Your goal: None of the pictures should be copied, though every line of the listing must be printed exactly.

Recorded data:
Content starts

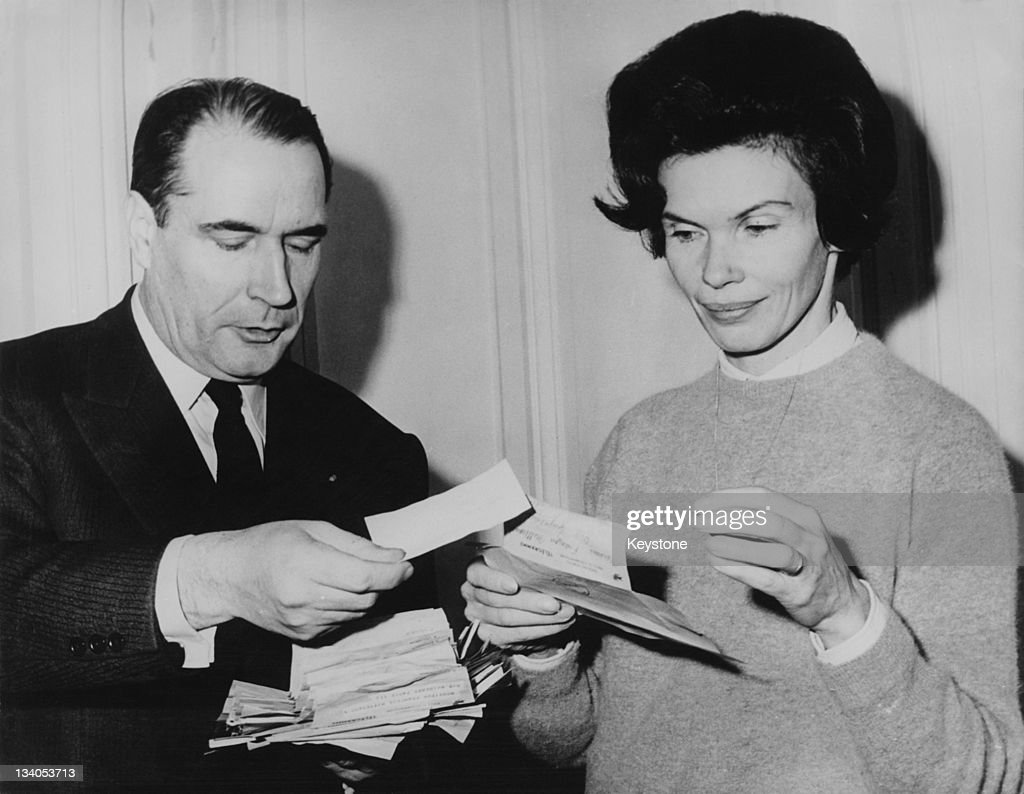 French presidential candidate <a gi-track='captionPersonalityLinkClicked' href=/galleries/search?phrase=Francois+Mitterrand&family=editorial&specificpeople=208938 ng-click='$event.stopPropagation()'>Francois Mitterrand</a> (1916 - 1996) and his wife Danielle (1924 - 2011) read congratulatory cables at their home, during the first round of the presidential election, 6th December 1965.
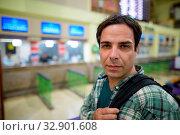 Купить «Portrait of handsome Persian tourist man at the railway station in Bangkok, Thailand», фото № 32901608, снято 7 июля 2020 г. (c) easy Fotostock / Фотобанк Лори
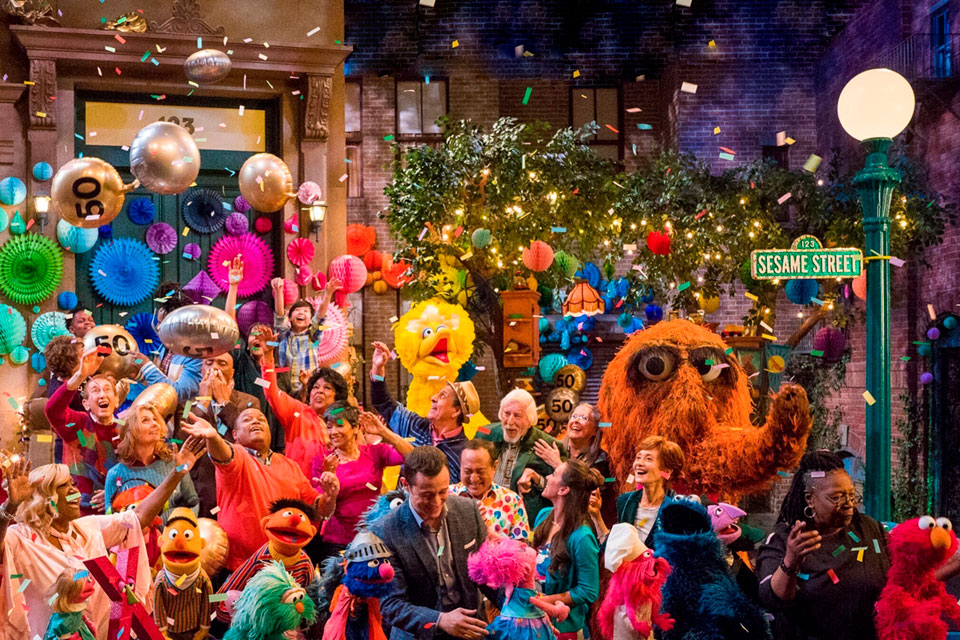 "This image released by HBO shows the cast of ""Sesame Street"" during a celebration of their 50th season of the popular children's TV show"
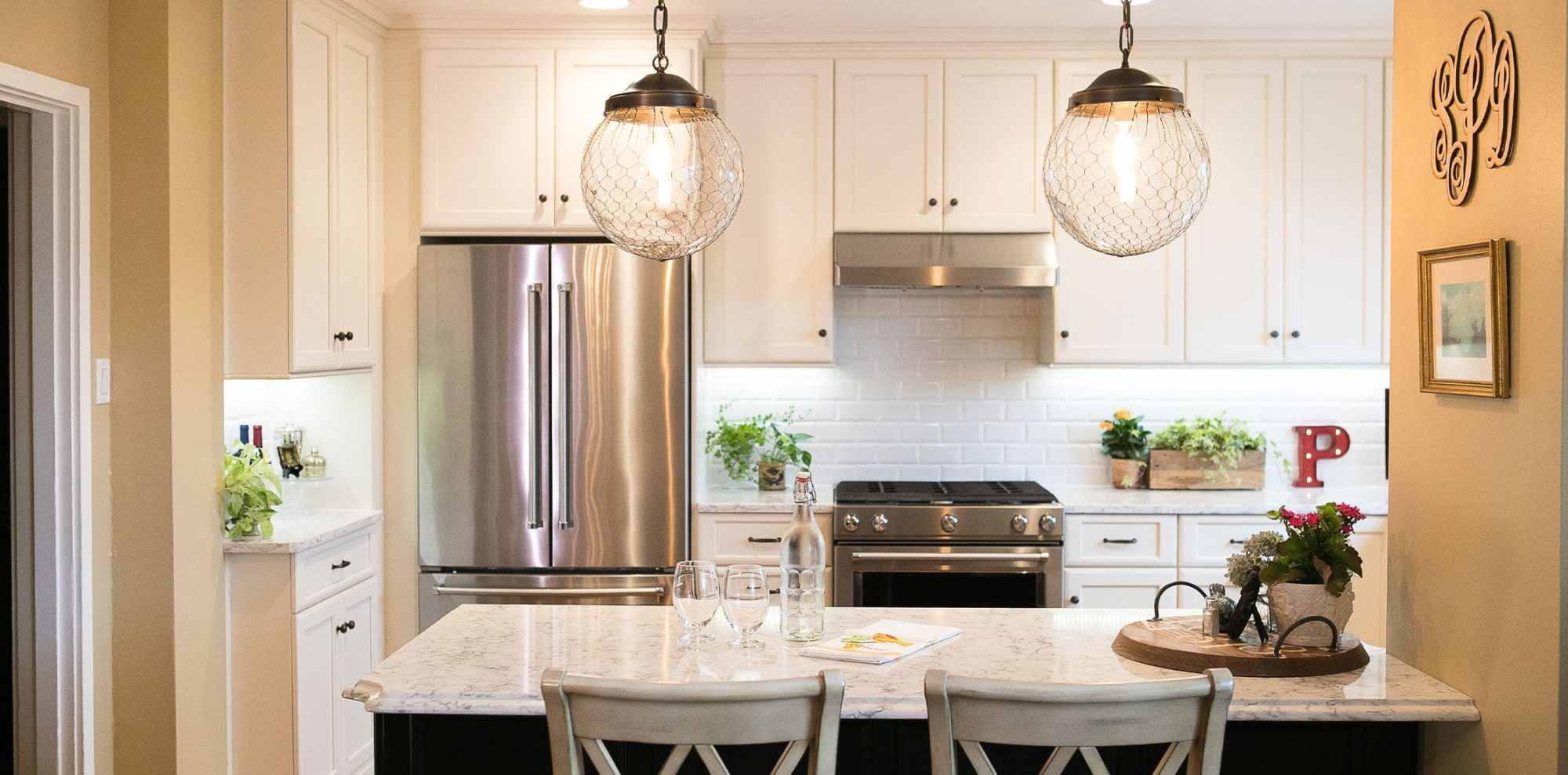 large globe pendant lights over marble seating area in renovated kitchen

Content ends

Result:
 French presidential candidate <a gi-track='captionPersonalityLinkClicked' href=/galleries/search?phrase=Francois+Mitterrand&family=editorial&specificpeople=208938 ng-click='$event.stopPropagation()'>Francois Mitterrand</a> (1916 - 1996) and his wife Danielle (1924 - 2011) read congratulatory cables at their home, during the first round of the presidential election, 6th December 1965.
 Купить «Portrait of handsome Persian tourist man at the railway station in Bangkok, Thailand», фото № 32901608, снято 7 июля 2020 г. (c) easy Fotostock / Фотобанк Лори
 "This image released by HBO shows the cast of ""Sesame Street"" during a celebration of their 50th season of the popular children's TV show"
 large globe pendant lights over marble seating area in renovated kitchen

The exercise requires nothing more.